Output Format
The choice of output format — SAM, compressed BAM, or uncompressed BAM — has a measurable effect on end-to-end pipeline wall time. This page explains why uncompressed BAM is the right default and shows the recommended pipeline.
Why uncompressed BAM is faster than SAM
When bwa-mem3 writes SAM (the default when --bam is not set), every
alignment record must be serialized into ASCII text: integers are formatted as
decimal strings, bases are encoded as characters, and flags are written as
decimal numbers. The receiving process — typically samtools sort — then parses
each field back from text into binary integers. Both conversions are pure
overhead: the data is binary inside bwa-mem3 and binary inside samtools; text
is only an interchange format that is immediately discarded.

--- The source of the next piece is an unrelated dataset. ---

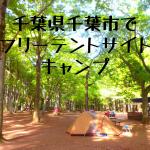 【都心から90分】千葉県・昭和の森フォレストビレッジでオシャレ飯キャンプ!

Uncompressed BAM (--bam=0) bypasses this round-trip. bwa-mem3 writes binary
BAM records directly via htslib’s wb0 mode. The write path performs no text
formatting; the read path in samtools sort performs no text parsing. The
htslib overhead of the wb0 write is negligible — it is effectively a
buffered write(2) call with a small BAM block header prepended.
Compressed BAM (--bam=1) adds BGZF compression on top, which costs CPU on
the write side and gains nothing: the pipe is in-process memory or a kernel
pipe buffer, and samtools sort will re-compress the output anyway. Compressed
BAM on a pipe wastes CPU on both sides.
Recommended pipeline
bwa-mem3 mem --bam=0 -t 16 ref.fa R1.fq.gz R2.fq.gz \
| samtools sort -@ 8 -o out.bam -
samtools index out.bam
The -@ 8 flag gives samtools sort eight compression threads for writing the
final sorted BAM. Tune this number based on available cores; the total core
count should be split so that alignment threads and sort threads do not
contend. A 16:8 split (bwa-mem3:samtools) works well on 24-core machines.
Tip — Thread allocation
Do not give all cores to bwa-mem3. Downstream
samtools sortneeds threads to compress and write the sorted BAM. Leaving 4–8 threads forsamtools sortkeeps the pipeline balanced and prevents a write bottleneck that would stall the aligner.
Methylation output
The --meth path always writes uncompressed BAM internally, regardless of
the --bam flag. The post-processing step (header rewrite, chimera QC,
YD:Z: tag) is performed inline before the record is handed to htslib, so the
same pipeline shape applies:
bwa-mem3 mem --meth --bam=0 -t 16 ref.fa R1.fq.gz R2.fq.gz \
| samtools sort -@ 8 -o out.bam -
samtools index out.bam
When SAM is appropriate
SAM (the default, equivalent to omitting --bam) remains the right choice for:
- Debugging. Plain text is readable with
less,grep, and any text editor, making it easy to inspect individual records withoutsamtools view. - Ad-hoc inspection. When you need to scan a few thousand reads to diagnose a mapping problem, piping to SAM and reading the output directly is faster than writing a BAM file and then querying it.
- Compatibility with tools that require SAM input. Some legacy tools do not accept BAM. If the downstream tool does not support BAM, use SAM.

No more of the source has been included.